▶ Extract provided:
Ms. Robinson, President of Ireland from
1990 to 1997, has outstanding legal qualifications
and has worked in the area of human rights
with special expertise in constitutional
and European human rights law. She became
a member of the English Bar (Middle Temple)
in 1973. She served as a member of the International
Commission of Jurists (1987-1990) and of
the Advisory Commission of Inter-Rights
(1984-1990).
Among the numerous international activities
relating to human rights in which she participated,
Ms. Robinson served as Special Rapporteur
to the Interregional Meeting organized in
1993 by the Council of Europe on the theme
"Human rights at the Dawn of the 21st
Century", as part of its preparation
for the 1993 Vienna World Conference on
Human Rights. She delivered the keynote
address at the Council of Europe preparatory
meeting for the Beijing Fourth World Conference
on Women.
President Robinson was the first Head of
State to visit Rwanda in the aftermath of
the genocide there and made two further
visits, the most recent to address the Pan-African
Conference on "Peace, Gender and Development".

▶ Dataset extract:
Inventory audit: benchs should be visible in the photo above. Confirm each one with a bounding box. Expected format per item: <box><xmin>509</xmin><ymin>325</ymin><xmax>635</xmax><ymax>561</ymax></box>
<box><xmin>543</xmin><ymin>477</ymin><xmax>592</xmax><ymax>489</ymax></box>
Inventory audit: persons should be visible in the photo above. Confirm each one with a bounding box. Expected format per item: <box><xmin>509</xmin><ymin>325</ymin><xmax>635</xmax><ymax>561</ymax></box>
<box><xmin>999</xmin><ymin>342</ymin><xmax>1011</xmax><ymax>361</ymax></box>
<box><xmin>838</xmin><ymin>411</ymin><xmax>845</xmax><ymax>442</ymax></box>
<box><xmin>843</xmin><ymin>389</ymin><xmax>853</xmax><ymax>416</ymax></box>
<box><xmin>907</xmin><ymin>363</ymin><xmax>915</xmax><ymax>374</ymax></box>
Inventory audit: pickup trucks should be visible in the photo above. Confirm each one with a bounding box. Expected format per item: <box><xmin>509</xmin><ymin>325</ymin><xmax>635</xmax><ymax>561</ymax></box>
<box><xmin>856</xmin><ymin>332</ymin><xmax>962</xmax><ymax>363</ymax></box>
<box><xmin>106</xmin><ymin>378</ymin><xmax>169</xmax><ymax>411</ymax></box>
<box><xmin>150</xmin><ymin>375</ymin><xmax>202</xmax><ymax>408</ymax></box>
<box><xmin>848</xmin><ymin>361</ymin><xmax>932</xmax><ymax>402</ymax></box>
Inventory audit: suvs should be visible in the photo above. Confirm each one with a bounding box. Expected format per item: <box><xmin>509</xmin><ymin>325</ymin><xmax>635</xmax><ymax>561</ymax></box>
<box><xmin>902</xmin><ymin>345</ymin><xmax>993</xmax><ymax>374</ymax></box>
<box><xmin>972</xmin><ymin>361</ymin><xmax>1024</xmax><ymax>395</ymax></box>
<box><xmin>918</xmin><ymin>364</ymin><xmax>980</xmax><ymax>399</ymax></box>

▶ Set of tasks:
(a) Write out the part of the profile of Ms. Robinson that opens with the words containing "Ms. Robinson, President" and closes with "(1984-1990).".
(b) Name every body that the profile of Ms. Robinson says she became or served as a member of.
(c) Proceed with the profile of Ms. Robinson, picking up after its final sentence.

▶ Exercise responses:
(a)
Ms. Robinson, President of Ireland from
1990 to 1997, has outstanding legal qualifications
and has worked in the area of human rights
with special expertise in constitutional
and European human rights law. She became
a member of the English Bar (Middle Temple)
in 1973. She served as a member of the International
Commission of Jurists (1987-1990) and of
the Advisory Commission of Inter-Rights
(1984-1990).

(b)
- The English Bar (Middle Temple)
- The International Commission of Jurists
- The Advisory Commission of Inter-Rights

(c)
While in Rwanda she met representatives
of, and was briefed by, agencies on the
ground, as well as by the United Nations
Human Rights Monitors. She was also the
first Head of State to visit the International
Criminal Tribunal for the Former Yugoslavia,
as well as the first Head of State to visit
Somalia following the crisis there in 1992.
Ms. Robinson received the Special CARE Humanitarian
Award in recognition of her efforts for
Somalia.
As Ireland's Head of State, Ms. Robinson
represented her country internationally,
developing a new sense of Ireland's economic,
political and cultural links with other
countries and cultures. She placed special
emphasis during her Presidency on the needs
of developing countries, linking the history
of the Great Irish Famine to today's nutrition,
poverty and policy issues, thus creating
a bridge of partnership between developed
and developing countries.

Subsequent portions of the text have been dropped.